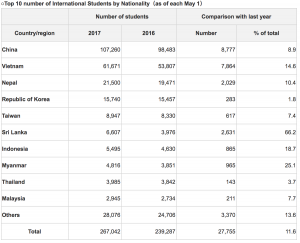 Top 10 number of international students by nationality. Image: JASSO
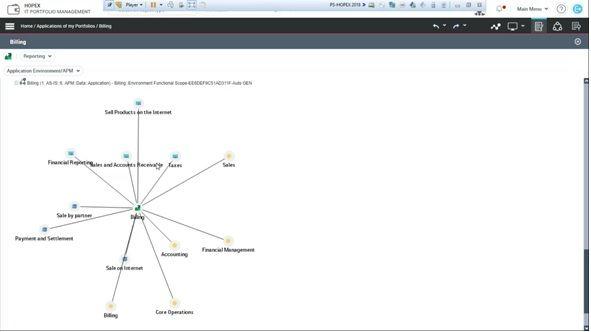 Alcance funcional del aplicativo_MEGA HOPEX.jpg
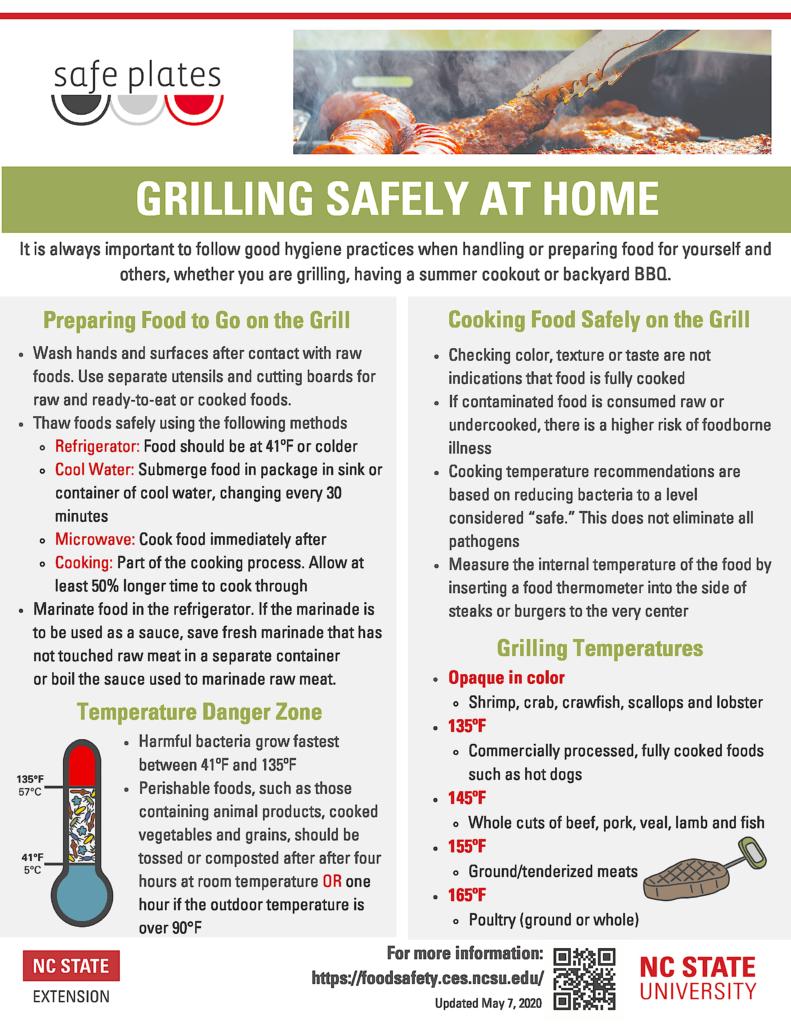Grilling Safely at Home flyer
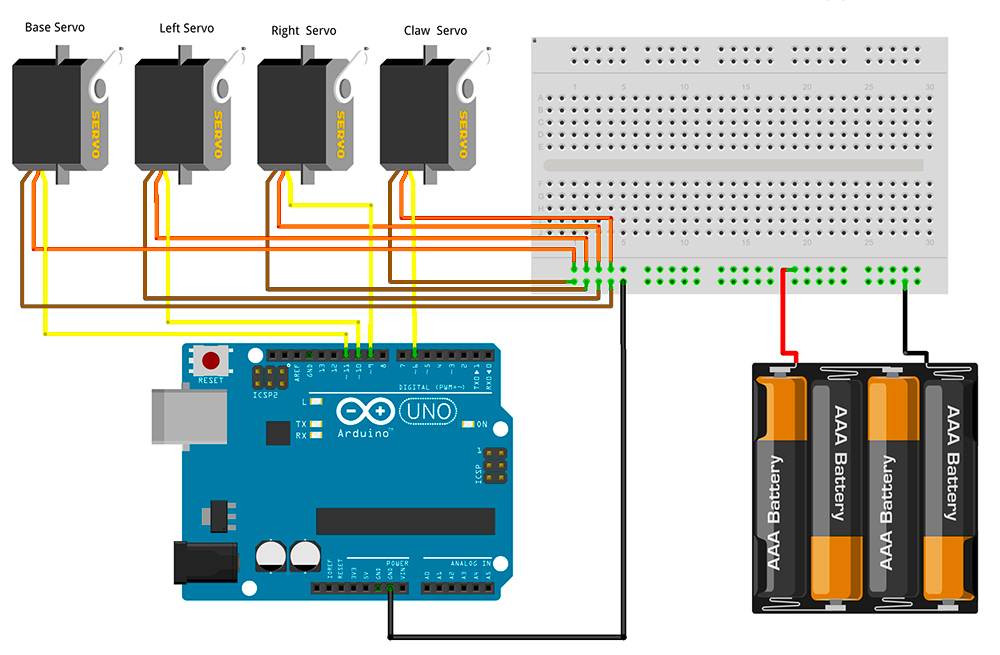armuno mearm arduino servo wire schematic rh microbotlabs com Wire Color Code Wire Color Code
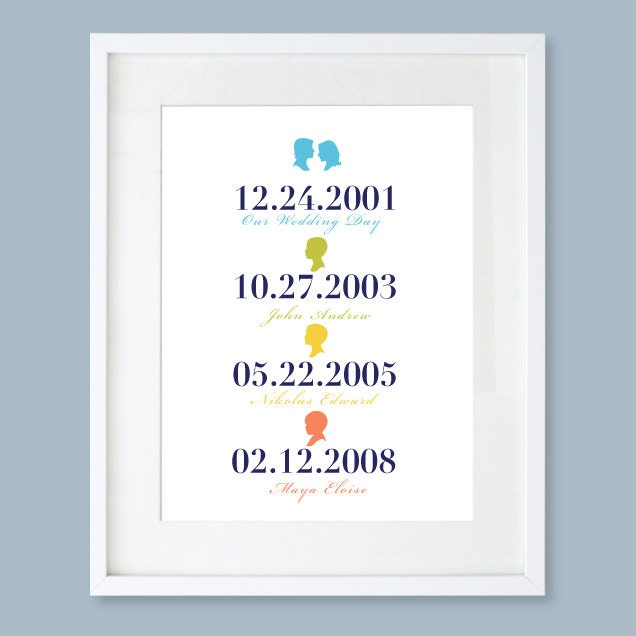 Subway Art Dates Print Personalized Wedding Anniversary Gift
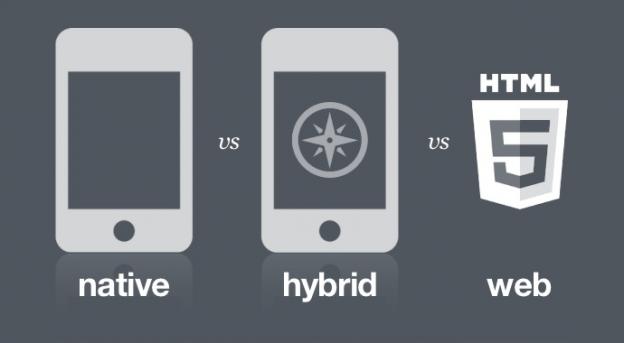 tipos de aplicaciones moviles
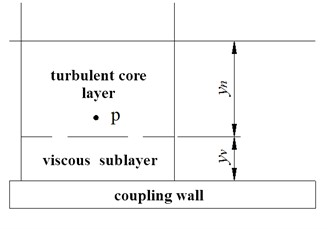 Sublayer structure under wall function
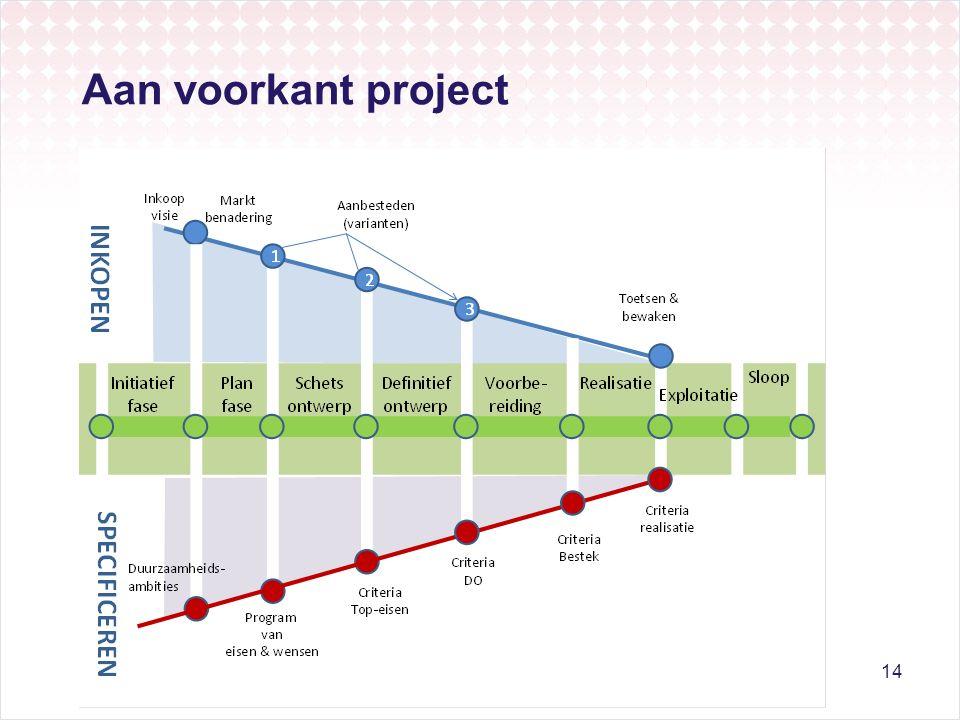 Aan voorkant project 14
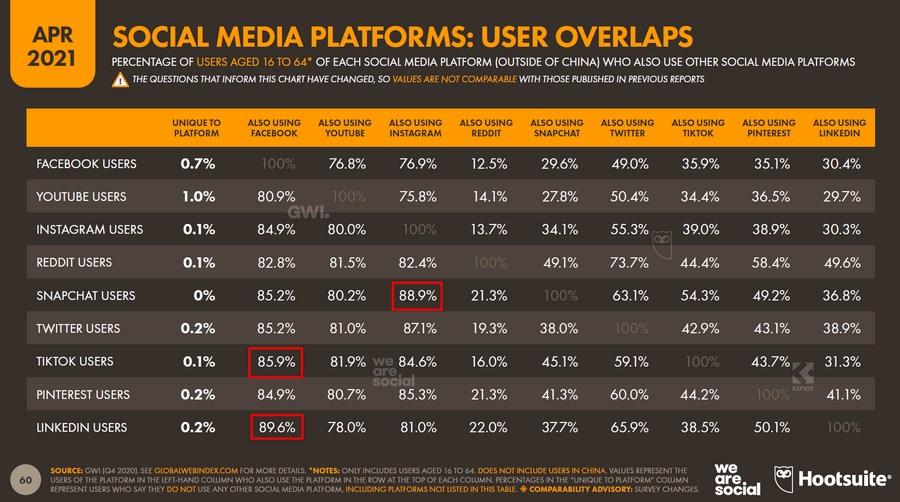 У Instagram самый большой процент пересечения со Snapchat – 88,9 %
○ ○ ○ ○
PROBLEM TO SOLVE ▸ In your reply, please set down exactly the lines from the one containing "Sublayer structure under wall function" through the end of the records, with the pictures left out.

RESULT OF THE EXERCISE ▸
 Sublayer structure under wall function
 Aan voorkant project 14
 У Instagram самый большой процент пересечения со Snapchat – 88,9 %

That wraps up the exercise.